On Sun, Oct 16, 2016 at 09:34:54AM +1100, Dave Chinner wrote:
On Fri, Oct 14, 2016 at 08:27:24AM -0400, Chris Mason wrote:
Hi Dave,
This is part of a series of patches we're growing to fix a perf
regression on a few straggler tiers that are still on v3.10. In this
case, hadoop had to switch back to v3.10 because v4.x is as much as 15%
slower on recent kernels.
Between v3.10 and v4.x, kswapd is less effective overall. This leads
more and more procs to get bogged down in direct reclaim Using SYNC_WAIT
in xfs_reclaim_inodes_ag().
Since slab shrinking happens very early in direct reclaim, we've seen
systems with 130GB of ram where hundreds of procs are stuck on the xfs
slab shrinker fighting to walk a slab 900MB in size. They'd have better
luck moving on to the page cache instead.
We've already scanned the page cache for direct reclaim by the time
we get to running the shrinkers. Indeed, the amount of work the
shrinkers do is directly controlled by the amount of work done
scanning the page cache beforehand....
Also, we're going into direct reclaim much more often than we should
because kswapd is getting stuck on XFS inode locks and writeback.
Where and what locks, exactly?
This is from v4.0, because all of my newer hosts are trying a variety of
patched kernels. But the traces were very similar on newer kernels:
# cat /proc/282/stack
[<ffffffff812ea2cd>] xfs_buf_submit_wait+0xbd/0x1d0
[<ffffffff812ea6e4>] xfs_bwrite+0x24/0x60
[<ffffffff812f18a4>] xfs_reclaim_inode+0x304/0x320
[<ffffffff812f1b17>] xfs_reclaim_inodes_ag+0x257/0x370
[<ffffffff812f2613>] xfs_reclaim_inodes_nr+0x33/0x40
[<ffffffff81300fb9>] xfs_fs_free_cached_objects+0x19/0x20
[<ffffffff811bb13b>] super_cache_scan+0x18b/0x190
[<ffffffff8115acc6>] shrink_slab.part.40+0x1f6/0x380
[<ffffffff8115e9da>] shrink_zone+0x30a/0x320
[<ffffffff8115f94f>] kswapd+0x51f/0x9e0
[<ffffffff810886b2>] kthread+0xd2/0xf0
[<ffffffff81770d88>] ret_from_fork+0x58/0x90
[<ffffffffffffffff>] 0xffffffffffffffff
This one hurts the most. While kswapd is waiting for IO, all the other
reclaim he might have been doing is backing up.

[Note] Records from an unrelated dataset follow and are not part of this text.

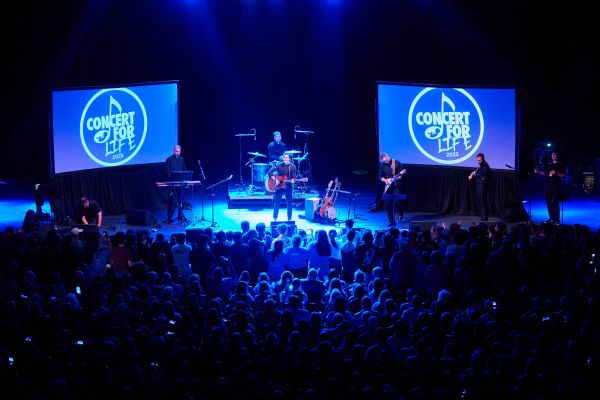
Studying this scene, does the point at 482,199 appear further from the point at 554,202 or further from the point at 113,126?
the point at 113,126

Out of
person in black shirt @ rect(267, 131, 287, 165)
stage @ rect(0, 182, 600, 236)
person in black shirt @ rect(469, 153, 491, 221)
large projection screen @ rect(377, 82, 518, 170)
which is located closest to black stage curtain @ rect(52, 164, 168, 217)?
stage @ rect(0, 182, 600, 236)

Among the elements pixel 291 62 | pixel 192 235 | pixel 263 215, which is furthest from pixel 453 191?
pixel 192 235

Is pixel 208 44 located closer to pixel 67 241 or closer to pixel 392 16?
pixel 392 16

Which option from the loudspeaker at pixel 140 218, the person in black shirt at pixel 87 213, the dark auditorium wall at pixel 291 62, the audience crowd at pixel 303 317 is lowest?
the audience crowd at pixel 303 317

The other common path is the pag->pag_ici_reclaim_lock lock in
xfs_reclaim_inodes_ag. It goes through the trylock loop, didn't free
enough, and then waits on the locks for real.

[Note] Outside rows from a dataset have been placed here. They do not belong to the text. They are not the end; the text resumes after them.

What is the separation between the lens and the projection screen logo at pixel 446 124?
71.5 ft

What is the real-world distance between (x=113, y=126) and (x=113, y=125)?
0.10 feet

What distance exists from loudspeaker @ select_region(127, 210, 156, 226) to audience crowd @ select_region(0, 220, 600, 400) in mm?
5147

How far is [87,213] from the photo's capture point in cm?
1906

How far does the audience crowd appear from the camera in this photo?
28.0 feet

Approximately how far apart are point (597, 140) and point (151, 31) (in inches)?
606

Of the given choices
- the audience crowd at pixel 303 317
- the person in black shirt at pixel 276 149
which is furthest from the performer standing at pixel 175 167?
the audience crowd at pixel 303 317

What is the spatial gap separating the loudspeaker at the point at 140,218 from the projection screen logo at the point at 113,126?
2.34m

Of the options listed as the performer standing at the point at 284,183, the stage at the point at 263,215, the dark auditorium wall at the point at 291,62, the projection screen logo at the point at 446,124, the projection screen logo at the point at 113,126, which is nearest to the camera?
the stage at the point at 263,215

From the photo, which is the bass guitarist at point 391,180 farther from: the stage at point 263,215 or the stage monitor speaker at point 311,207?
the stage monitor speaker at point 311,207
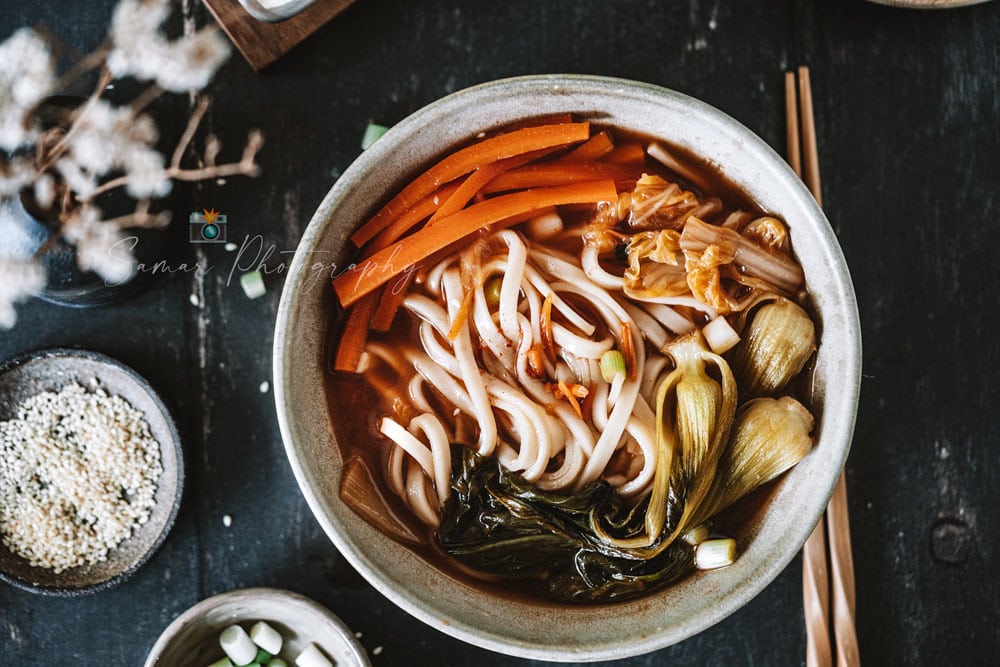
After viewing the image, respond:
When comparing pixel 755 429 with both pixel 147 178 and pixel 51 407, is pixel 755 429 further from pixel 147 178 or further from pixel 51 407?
pixel 51 407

Dropping the SYNC_WAIT means that kswapd can move on to other things and
let the async worker threads get kicked to work on the inodes.
Correct me if I'm wrong, but we introduced this shrinker behaviour
long before 3.10. I think the /explicit/ SYNC_WAIT was added some
time around 3.0 when I added the background async reclaim, but IIRC
the synchronous reclaim behaviour predates that by quite a bit.

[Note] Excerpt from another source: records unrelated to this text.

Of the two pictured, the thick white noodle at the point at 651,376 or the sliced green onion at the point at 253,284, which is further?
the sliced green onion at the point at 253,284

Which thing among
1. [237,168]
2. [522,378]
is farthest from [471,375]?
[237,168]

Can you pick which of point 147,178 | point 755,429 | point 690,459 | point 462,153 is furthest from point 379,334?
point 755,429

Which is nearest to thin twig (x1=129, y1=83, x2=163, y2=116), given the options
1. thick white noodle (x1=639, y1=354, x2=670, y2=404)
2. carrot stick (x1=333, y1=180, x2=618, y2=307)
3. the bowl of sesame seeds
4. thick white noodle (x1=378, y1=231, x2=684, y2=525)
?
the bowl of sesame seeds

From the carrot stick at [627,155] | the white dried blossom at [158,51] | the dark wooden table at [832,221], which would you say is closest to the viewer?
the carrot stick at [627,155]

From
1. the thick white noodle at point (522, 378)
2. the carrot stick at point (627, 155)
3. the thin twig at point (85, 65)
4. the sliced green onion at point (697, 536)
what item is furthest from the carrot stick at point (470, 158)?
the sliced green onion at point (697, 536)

With this workload, it can take as much as a week to verify a given
change really makes it better. So, I'm much more focused on a high
level view of making the MM in current kernels more efficient than I am
in digging through each commit between v3.10 and v4.x that may be
related.
Once I've nailed down a good list of fixes, I'll start making some tests
to make sure they keep fixing things in the future. I'm starting with
obvious things: direct reclaim is happening because kswapd isn't
processing the lists fast enough because he's stuck in D state.
This lead to two changes. This patch, and lowering the dirty ratios to
make sure background writeout can keep up and kswapd doesn't have to
call pageout().
XFS is also limiting the direct reclaim speed of all the other slabs.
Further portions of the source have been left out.